Facebook icon Twitter icon
Libre opinion

Bien que je ne dispose pas suffisamment de temps, vous me permettrez de dire quelques mots sur l'opposition guinéenne. Je le ferai sur deux points essentiels : d'abord sur les raisons des échecs qui la ligotent. Ensuite, sur la manière de trouver le talon d'Achille de ses adversaires.

À vrai dire et il faut vraiment oser le dire, l'opposition guinéenne a un péché mignon : celui de miser sa victoire sur des alliances politiques ou électorales. Oubliant une chose qui me paraît être la plus importante : même si elle n’a pas encore le pouvoir, néanmoins, l’opposition a les moyens de l’avoir et les Guinéens en sont tous conscients. À cet égard, la réussite de la manifestation de ce 02 août est une confirmation assez éclatante.

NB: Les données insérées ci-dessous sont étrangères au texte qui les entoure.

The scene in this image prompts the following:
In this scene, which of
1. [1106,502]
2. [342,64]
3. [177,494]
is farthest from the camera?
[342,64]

Tant mieux d’ailleurs pour les organisateurs de cette marche pacifique qui a permis de montrer les "justes parmi les justes". Parce que beaucoup sont opposants en Guinée, mais rares sont ceux qui savent « qu'une vie ne prend (réellement) sens que si elle transcende notre égoïsme par la grandeur morale des causes que l'on sert ». L'inspiration me vient de Robert Badinter.

C’est une précision qui, à mes yeux, est très riche d’intérêts, car le problème de l'opposition guinéenne, c'est le fait d'oublier qu'elle ne doit pas attendre de recevoir son pouvoir des mains de ses adversaires, encore moins de ses alliés politiques. C’est un fait connu, et c’est pourquoi, l'opposition doit être royale et surtout savoir que, comme l’écrit un penseur : « Les bons Rois se couronnent eux-mêmes ».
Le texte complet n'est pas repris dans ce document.